## OBJECTIVE:
Restate each line word for word. Leave out every picture.

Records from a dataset
——

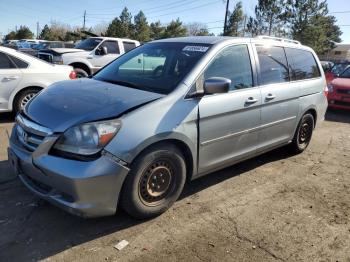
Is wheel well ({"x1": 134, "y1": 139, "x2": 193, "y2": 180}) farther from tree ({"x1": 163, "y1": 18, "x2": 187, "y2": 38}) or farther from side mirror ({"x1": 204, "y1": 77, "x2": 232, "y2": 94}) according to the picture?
tree ({"x1": 163, "y1": 18, "x2": 187, "y2": 38})

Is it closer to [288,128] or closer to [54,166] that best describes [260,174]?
[288,128]

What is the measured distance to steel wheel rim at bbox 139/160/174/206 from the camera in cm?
356

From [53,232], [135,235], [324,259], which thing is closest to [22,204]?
[53,232]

——

## THE REPLY:
Is wheel well ({"x1": 134, "y1": 139, "x2": 193, "y2": 180}) farther from tree ({"x1": 163, "y1": 18, "x2": 187, "y2": 38}) or farther from side mirror ({"x1": 204, "y1": 77, "x2": 232, "y2": 94}) according to the picture?
tree ({"x1": 163, "y1": 18, "x2": 187, "y2": 38})

Is it closer to [288,128] or closer to [54,166] that best describes [260,174]?
[288,128]

What is the measured distance to steel wheel rim at bbox 139/160/174/206 from the camera in cm?
356

From [53,232], [135,235], [324,259], which thing is closest to [22,204]?
[53,232]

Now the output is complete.